NEW YORK (GenomeWeb) – Genomic testing firm MedGenome launched a new blood-based cancer test last month in India, where the firm is based.
Unlike many of the tests that have gained prominence in the US over the past year, which cover anywhere from tens to close to 100 genes, MedGenome's OncoTrack assay is narrowly focused on hotspots in just four genes, which the company believes are the most actionable for guiding currently available targeted therapies.
V.L. Ramprasad, the company's COO, said in an interview this week that this choice reflects the realities of the South Asian diagnostics market, which is largely patient-paid — favoring tests that have the highest likelihood of impacting care at the lowest cost.
MedGenome said that OncoTrack is the only liquid biopsy test to be validated in India using samples from cancer patients across the country. The assay covers mutations in just four genes — EGFR, KRAS, NRAS, and BRAF — which limits its use to patients with colorectal cancer, lung cancer, or melanoma, the main diseases for which targeted drugs are available in India and surrounding countries.
"We were an early adopter of [noninvasive prenatal testing] though our partnership with Natera, so the idea of blood-based detection was something we were thinking about for some time, but unlike the US, most countries here, including India, which has about a 1.2 billion population, do not have insurance coverage, so it’s a patient-pay market," Ramprasad said.
"Also, GDPs are generally low, so you can't come out with a test that costs $1,000 dollars ... Oncologists and patients look for high value for what they pay. It can't be exploratory like 300-gene tests where the majority of the genes have no immediate action you can take," he added.
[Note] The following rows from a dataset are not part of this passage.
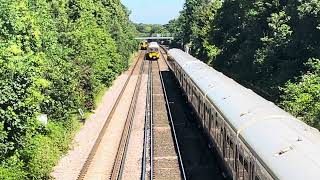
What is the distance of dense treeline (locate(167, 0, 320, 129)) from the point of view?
26141mm

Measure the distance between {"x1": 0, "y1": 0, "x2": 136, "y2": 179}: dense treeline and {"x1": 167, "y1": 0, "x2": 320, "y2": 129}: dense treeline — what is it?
11409 mm

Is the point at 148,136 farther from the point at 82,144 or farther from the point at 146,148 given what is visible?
the point at 82,144

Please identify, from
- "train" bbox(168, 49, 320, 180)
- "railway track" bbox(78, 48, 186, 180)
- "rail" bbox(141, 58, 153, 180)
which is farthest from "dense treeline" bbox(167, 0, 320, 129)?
"rail" bbox(141, 58, 153, 180)

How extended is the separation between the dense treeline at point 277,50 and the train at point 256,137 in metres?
4.65

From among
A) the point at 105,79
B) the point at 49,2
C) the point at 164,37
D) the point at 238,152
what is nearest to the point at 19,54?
the point at 238,152

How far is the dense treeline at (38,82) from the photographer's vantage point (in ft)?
56.5

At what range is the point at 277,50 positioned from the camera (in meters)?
36.6

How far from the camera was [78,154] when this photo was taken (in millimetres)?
24406

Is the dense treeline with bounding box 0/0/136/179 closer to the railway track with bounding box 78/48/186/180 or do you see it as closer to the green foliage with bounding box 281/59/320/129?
the railway track with bounding box 78/48/186/180

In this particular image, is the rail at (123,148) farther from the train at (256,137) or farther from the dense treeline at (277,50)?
the dense treeline at (277,50)

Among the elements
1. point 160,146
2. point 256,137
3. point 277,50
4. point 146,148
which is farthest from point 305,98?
point 256,137

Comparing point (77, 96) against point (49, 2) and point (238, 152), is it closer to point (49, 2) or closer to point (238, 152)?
point (49, 2)

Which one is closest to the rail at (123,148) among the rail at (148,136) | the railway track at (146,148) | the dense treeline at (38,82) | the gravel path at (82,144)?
the railway track at (146,148)

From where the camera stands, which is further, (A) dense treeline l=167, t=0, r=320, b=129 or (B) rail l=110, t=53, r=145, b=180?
(A) dense treeline l=167, t=0, r=320, b=129
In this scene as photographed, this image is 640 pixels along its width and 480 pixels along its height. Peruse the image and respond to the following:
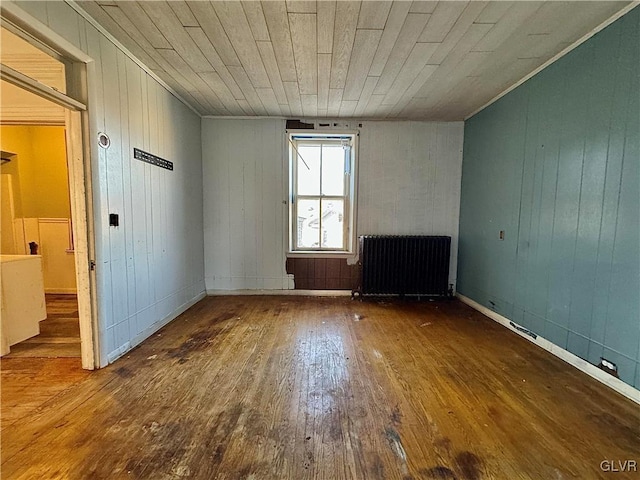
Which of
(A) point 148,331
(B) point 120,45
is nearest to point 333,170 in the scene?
(B) point 120,45

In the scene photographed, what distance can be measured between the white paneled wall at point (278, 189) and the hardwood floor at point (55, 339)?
1.63 meters

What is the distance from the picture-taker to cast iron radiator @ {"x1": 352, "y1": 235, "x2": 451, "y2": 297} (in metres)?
4.09

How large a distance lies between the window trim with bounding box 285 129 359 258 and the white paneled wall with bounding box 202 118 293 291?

The firm has been working for about a year on the initial validation of the new test, and has been conducting an ongoing concordance analysis with tissue samples, Ramprasad said, collecting about 500 so far.
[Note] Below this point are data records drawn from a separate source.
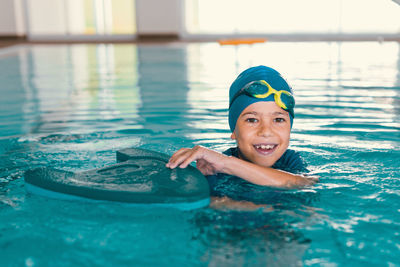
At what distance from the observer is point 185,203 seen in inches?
92.6

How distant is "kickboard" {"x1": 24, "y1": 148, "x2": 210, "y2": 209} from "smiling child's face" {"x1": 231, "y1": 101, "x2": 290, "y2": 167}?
34 centimetres

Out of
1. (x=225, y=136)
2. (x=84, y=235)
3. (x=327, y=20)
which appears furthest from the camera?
(x=327, y=20)

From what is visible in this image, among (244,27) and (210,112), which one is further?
(244,27)

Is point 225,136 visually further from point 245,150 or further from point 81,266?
point 81,266

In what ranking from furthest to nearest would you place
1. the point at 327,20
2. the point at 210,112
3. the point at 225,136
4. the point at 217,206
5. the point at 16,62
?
1. the point at 327,20
2. the point at 16,62
3. the point at 210,112
4. the point at 225,136
5. the point at 217,206

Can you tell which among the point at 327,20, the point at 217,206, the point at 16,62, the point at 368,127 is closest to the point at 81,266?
the point at 217,206

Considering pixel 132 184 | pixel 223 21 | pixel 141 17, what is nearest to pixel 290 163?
pixel 132 184

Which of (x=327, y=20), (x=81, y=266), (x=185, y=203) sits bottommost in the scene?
(x=81, y=266)

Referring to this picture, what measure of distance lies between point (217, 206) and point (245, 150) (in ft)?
1.40

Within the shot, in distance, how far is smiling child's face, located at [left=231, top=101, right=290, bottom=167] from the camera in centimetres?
266

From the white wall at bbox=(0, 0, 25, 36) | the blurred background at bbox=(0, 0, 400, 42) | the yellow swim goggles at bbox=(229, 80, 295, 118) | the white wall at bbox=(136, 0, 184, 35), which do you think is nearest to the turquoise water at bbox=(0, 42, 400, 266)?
the yellow swim goggles at bbox=(229, 80, 295, 118)

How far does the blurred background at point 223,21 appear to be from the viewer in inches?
849

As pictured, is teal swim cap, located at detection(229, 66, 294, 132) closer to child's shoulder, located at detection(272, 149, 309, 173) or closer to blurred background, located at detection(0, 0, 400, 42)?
child's shoulder, located at detection(272, 149, 309, 173)

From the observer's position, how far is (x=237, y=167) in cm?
256
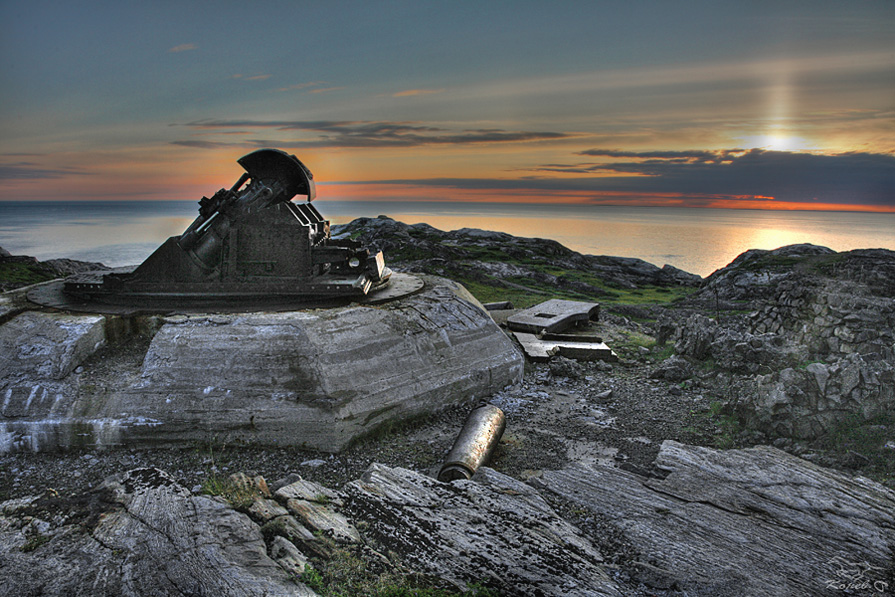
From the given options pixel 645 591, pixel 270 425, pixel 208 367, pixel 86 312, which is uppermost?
pixel 86 312

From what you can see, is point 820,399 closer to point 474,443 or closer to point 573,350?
point 573,350

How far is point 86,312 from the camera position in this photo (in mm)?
9617

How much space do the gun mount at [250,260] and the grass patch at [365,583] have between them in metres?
5.87

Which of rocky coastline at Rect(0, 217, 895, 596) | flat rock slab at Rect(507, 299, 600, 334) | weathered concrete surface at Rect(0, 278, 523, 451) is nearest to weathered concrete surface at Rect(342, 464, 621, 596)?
rocky coastline at Rect(0, 217, 895, 596)

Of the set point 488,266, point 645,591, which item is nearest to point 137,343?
point 645,591

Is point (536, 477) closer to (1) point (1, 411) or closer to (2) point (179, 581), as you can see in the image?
(2) point (179, 581)

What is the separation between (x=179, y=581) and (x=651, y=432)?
7.37 metres

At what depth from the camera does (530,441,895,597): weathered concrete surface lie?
18.5ft

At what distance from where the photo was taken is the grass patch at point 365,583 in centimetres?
524
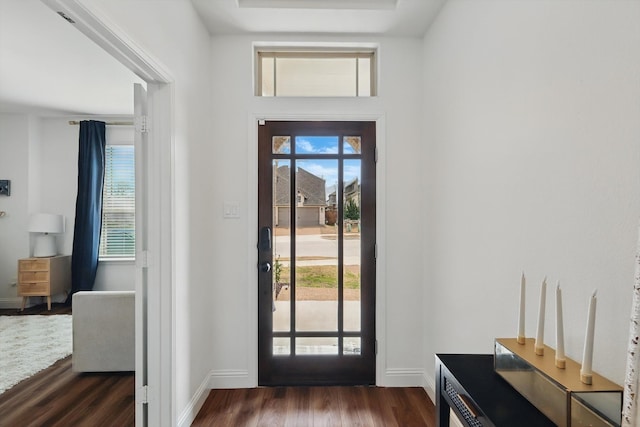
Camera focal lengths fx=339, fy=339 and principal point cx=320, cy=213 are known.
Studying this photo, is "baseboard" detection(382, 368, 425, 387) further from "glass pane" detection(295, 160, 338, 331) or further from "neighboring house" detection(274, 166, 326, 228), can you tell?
"neighboring house" detection(274, 166, 326, 228)

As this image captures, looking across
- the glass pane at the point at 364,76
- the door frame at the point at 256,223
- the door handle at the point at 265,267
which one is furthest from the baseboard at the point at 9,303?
the glass pane at the point at 364,76

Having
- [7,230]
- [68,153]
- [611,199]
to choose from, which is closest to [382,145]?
[611,199]

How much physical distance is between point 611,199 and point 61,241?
239 inches

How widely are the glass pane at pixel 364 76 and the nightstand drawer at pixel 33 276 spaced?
15.6 ft

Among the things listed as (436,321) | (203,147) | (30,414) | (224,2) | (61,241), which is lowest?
(30,414)

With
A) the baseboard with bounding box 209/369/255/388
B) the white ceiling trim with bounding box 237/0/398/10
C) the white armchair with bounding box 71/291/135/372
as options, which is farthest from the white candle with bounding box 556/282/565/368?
the white armchair with bounding box 71/291/135/372

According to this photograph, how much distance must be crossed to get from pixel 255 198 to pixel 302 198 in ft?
1.19

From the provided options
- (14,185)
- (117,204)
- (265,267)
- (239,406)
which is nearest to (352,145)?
(265,267)

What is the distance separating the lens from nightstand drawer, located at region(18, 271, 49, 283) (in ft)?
14.9

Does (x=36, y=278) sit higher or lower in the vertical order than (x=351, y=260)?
lower

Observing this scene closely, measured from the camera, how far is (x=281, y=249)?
8.72 ft

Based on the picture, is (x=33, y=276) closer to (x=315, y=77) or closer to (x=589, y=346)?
(x=315, y=77)

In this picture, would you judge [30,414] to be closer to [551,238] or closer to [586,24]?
[551,238]

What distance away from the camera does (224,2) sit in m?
2.19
A study reporting on the first 200 of these is awaiting publication, he added. Amongst those, the company found that its blood-based analysis was able to achieve 98 percent concordance with tissue testing results from a leading hospital in the country, where patient samples were tested in a standard clinical workflow using real-time PCR.
Interestingly, Ramprasad said, MedGenome found that among samples that were negative for mutations in the hospitals' PCR analysis, about 10 percent were positive for a mutation using the company's new sequencing-based liquid biopsy assay.
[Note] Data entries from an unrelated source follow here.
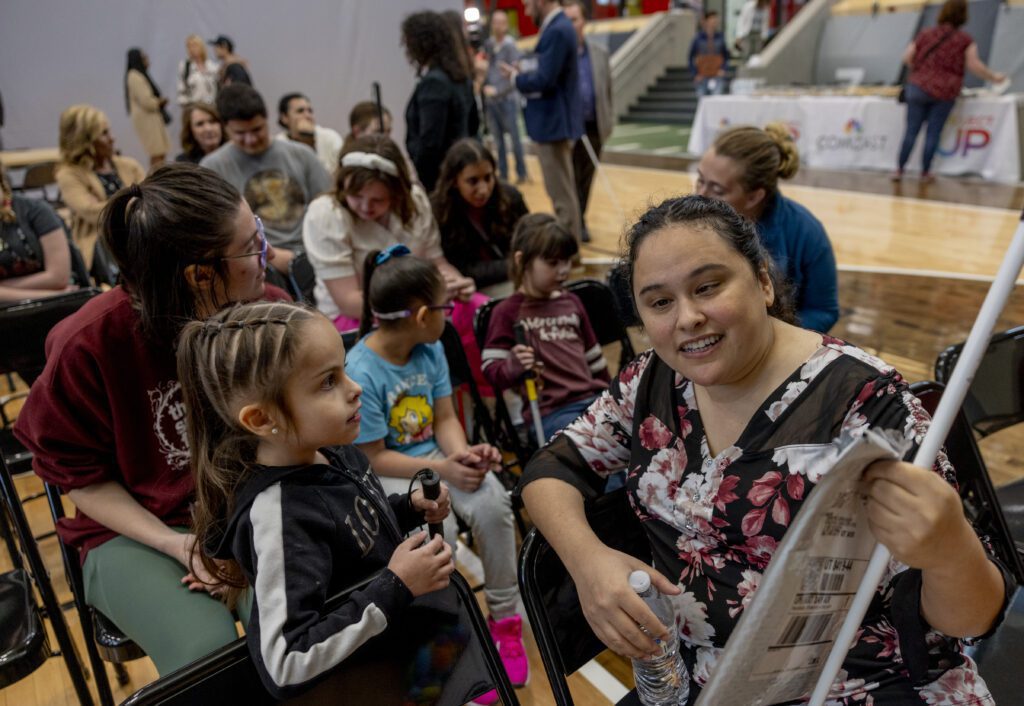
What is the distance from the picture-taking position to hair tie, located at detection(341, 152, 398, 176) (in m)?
2.59

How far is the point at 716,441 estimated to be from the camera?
1108 millimetres

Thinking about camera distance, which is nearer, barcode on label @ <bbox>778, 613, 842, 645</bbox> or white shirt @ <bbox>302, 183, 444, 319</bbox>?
barcode on label @ <bbox>778, 613, 842, 645</bbox>

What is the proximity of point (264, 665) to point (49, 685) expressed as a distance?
1.48 m

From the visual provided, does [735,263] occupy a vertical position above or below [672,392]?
above

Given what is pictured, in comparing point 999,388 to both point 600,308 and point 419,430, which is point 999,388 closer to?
point 600,308

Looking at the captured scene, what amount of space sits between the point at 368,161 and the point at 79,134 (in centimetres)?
239

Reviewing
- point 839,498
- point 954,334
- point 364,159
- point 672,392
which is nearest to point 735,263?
point 672,392

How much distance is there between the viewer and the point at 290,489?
1.17 m

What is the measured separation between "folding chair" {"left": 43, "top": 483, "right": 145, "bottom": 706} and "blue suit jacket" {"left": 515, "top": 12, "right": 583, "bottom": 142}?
4091mm

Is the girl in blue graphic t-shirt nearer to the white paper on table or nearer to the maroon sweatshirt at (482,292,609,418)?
the maroon sweatshirt at (482,292,609,418)

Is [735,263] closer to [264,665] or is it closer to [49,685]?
[264,665]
According to Ramprasad, this highlights not only the power of the company's new blood-based test, but also the added value of sequencing over PCR methods that are still commonly used as a first line test not only in India, but also across the Western world, especially for lung cancer patients.
As liquid biopsy tests have moved forward, there has been some conflicting data on the sensitivity of noninvasive methods to accurately detect all the potentially relevant mutations that might be in a patient's tumor.
Some data has shown worryingly low concordance, while other results reflect sensitivities closer to what MedGenome said that it has found. Researchers are increasingly identifying the strong influence of timing on these metrics. If samples from tissue and blood are taken at very different time points, this appears to affect concordance, potentially significantly, because of the evolution of tumors or changes in circulating DNA due to treatment with different drugs.
In MedGenome's study, tissue samples were taken at the same time as blood samples, and from largely new, treatment-naive patients, Ramprasad said.
Since completing its validation and launching the test last month, MedGenome has been working on physician adoption. One effort was a pilot to offer a free one-month liquid biopsy trial to 65 oncologists across India who treat most of the country's lung cancer patients.
By the end of the month, each physician had sent in three samples on average, Ramprasad said. "We expect good practical adoption based on this, in situations where it is really warranted," he added.
Keener attention to practicality is a key differentiator for markets like India versus the US in terms of all genomic testing, not just newer methods like liquid biopsy, Ramprasad said. "No one here does a 150-gene panel or a 300-gene panel."
But this doesn't mean there is a lack of enthusiasm for genomic medicine. "Routine tissue EGFR typing is done for about 70 to 80 percent of patients with access to either secondary or tertiary care," he explained.
"Doctors need to focus on genes with clear actionability for drugs that are actually available in the country."
Aside from Natera's NIPT test, the rest of MedGenome's menu is assays the firm developed in house Ramprasad said. Over the last year, the company has grown its menu of NGS panels, mainly in non-oncology areas such as inherited genetic disorders, to about 300 tests, he said.
In 2016 MedGenome acquired Foster City, California-based Lifecode Health, giving it access to the cancer molecular diagnostic firm's CLIA-certified and CAP-accredited laboratory in the Bay Area.
However, Ramprasad declined to comment on the firm's strategy for clinical NGS testing for US patients.